Vor 20 Jahren in Deutschland musste Scaloni Lionel Messi noch stoppen. Zumindest im Training. Er, der Verteidiger, Messi, der Offensiv-Zauberer. Bei der WM in Deutschland standen sie zusammen im Kader der Argentinier. Scalonis Karriere in der Albiceleste als Spieler blieb mit sieben Einsätzen aber eher überschaubar. 

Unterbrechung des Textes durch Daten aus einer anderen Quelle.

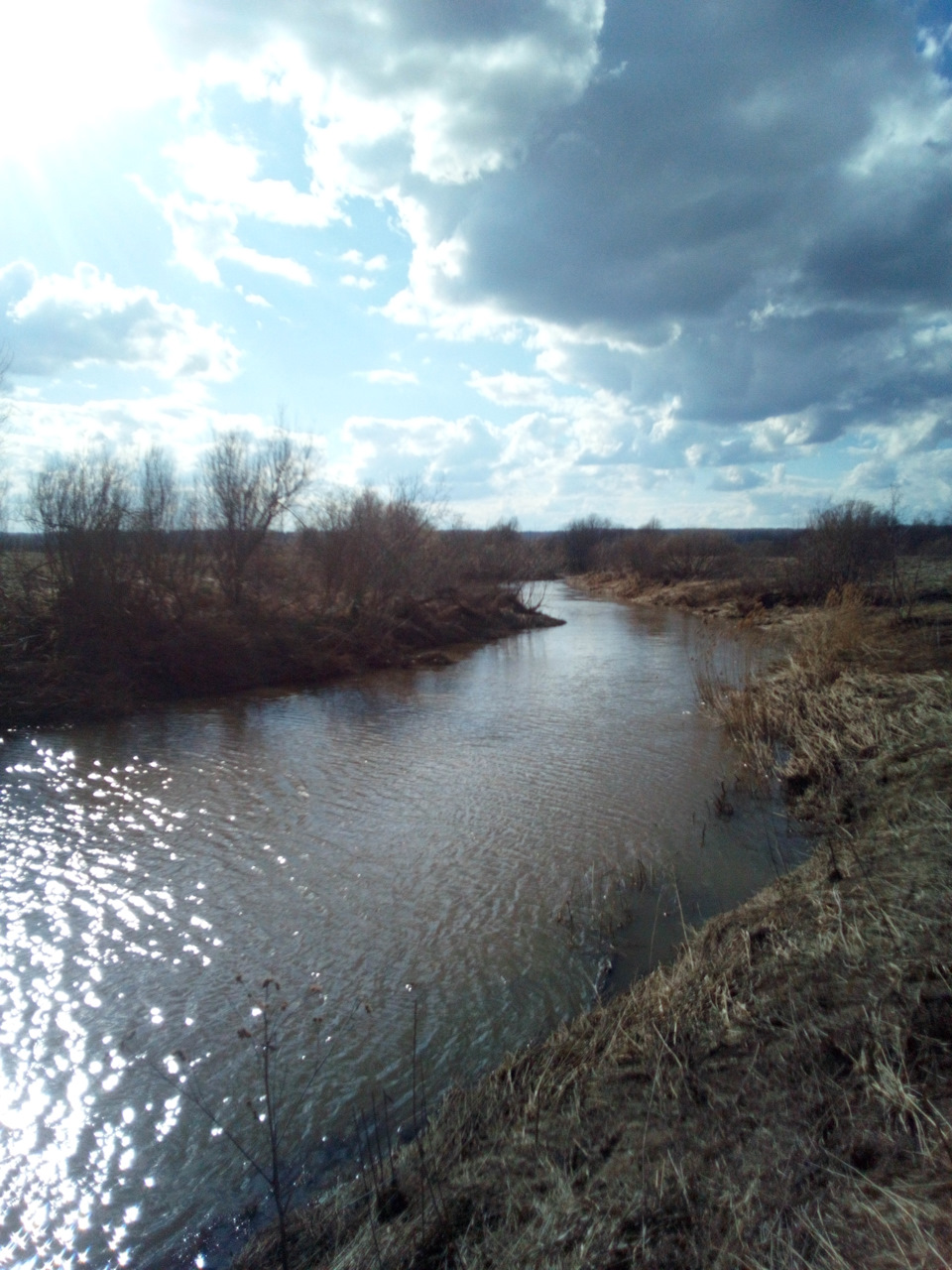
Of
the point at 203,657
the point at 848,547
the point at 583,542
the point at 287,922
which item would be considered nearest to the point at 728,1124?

Nicht so als Trainer. An Messi verzweifelten alle, die seit dessen kurzem Länderspieldebüt mit Rot nach Einwechslung im August 2005 im Amt waren. Ob anfangs José Pekerman, zwischendurch sogar Diego Maradona oder am Ende Jorge Sampaoli - insgesamt acht Trainer versuchten es vergeblich. Bis Scaloni kam. Ex-Profi, aber mit null Trainer-Erfahrung als Chefcoach eines Profi-Teams.

Die Übernahme nach Messis WM-Tiefpunkt 

Er war Co-Trainer unter Sampaoli beim FC Sevilla und der argentinischen Nationalmannschaft, ehe Scaloni die U20 übernahm. Nach der WM in Russland, als Messi im Sommer 2018 ein Lustlos-Turnier spielte, wurde Scaloni zum Cheftrainer der Albiceleste berufen. 

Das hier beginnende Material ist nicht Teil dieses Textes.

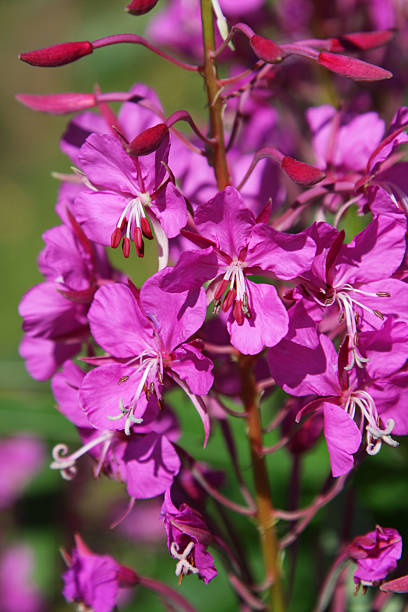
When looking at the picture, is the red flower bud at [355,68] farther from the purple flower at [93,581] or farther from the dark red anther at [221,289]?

Wie der ehemalige rechte Verteidiger, der vor allem in Spanien und Italien spielte, die Mannschaft führen und formen würde, wurde schnell klar. Dass Messi nicht zurücktrat, war auch Scalonis Verdienst. 

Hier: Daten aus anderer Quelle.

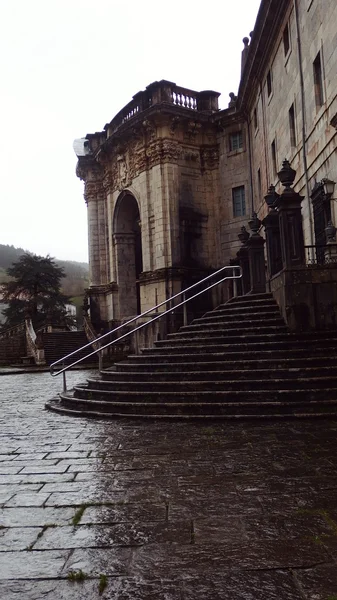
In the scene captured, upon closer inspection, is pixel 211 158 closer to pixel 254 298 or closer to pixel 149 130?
pixel 149 130

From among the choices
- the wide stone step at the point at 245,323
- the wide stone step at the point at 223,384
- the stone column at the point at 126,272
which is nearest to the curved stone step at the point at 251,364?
the wide stone step at the point at 223,384

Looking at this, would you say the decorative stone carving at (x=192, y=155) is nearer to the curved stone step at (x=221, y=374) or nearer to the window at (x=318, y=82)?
the window at (x=318, y=82)

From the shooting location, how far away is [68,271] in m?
96.0

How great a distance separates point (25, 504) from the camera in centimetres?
424

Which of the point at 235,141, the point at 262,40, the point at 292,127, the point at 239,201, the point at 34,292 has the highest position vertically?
the point at 262,40

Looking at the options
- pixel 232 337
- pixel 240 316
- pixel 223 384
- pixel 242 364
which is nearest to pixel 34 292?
pixel 240 316

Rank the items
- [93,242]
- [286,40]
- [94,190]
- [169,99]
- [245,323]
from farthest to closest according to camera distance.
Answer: [94,190] < [93,242] < [169,99] < [286,40] < [245,323]

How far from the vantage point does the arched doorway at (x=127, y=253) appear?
3008 centimetres

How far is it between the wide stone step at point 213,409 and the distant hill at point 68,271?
55479 millimetres

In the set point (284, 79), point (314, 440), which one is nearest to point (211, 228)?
point (284, 79)

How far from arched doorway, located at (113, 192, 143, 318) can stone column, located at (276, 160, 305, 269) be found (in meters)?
20.0

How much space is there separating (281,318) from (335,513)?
6.71 metres

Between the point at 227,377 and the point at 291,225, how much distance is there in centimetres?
354

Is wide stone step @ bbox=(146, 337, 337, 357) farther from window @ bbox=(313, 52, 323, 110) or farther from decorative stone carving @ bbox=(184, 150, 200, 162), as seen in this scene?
decorative stone carving @ bbox=(184, 150, 200, 162)
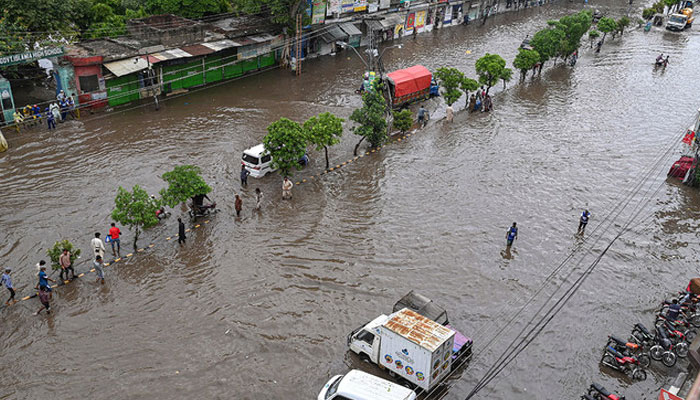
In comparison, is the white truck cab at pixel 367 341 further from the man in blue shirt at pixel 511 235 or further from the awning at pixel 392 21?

Die Mannschaft wird längst auch „La Scaloneta“ genannt - nach dem Namen des Trainers. Scalonis Führungsstil wurde auch schon verfilmt: „El Método Scaloni“ (Die Methode Scaloni). Ein südamerikanischer Streamingdienst hat ihm eine Doku unter dem Titel gewidmet. „Die wahre Revolution der Scaloni-Methode war nicht nur taktischer Natur, sondern auch emotionaler und kultureller Art“, sagt der Autor und Regisseur der Doku, Fabián Jalife.

Was zeichnet Scaloni aus?

Scaloni ist weder Eisklotz, noch Selbstdarsteller. Er zeigt Emotionen, ist Mensch. Auf Pressekonferenzen kommen bei Erinnerungen und Wiedersehen schnell auch mal die Tränen. Als er am 30. Mai 2015 seine letzten Minuten als Profi für Atalanta Bergamo gegen AC Mailand absolviert hatte, umarmte der damals 37-Jährige seinen Vater Ángel und „weinte wie nie zuvor“, schrieb mal die FIFA über Scaloni, dessen Vorfahren auch italienische Wurzeln haben. 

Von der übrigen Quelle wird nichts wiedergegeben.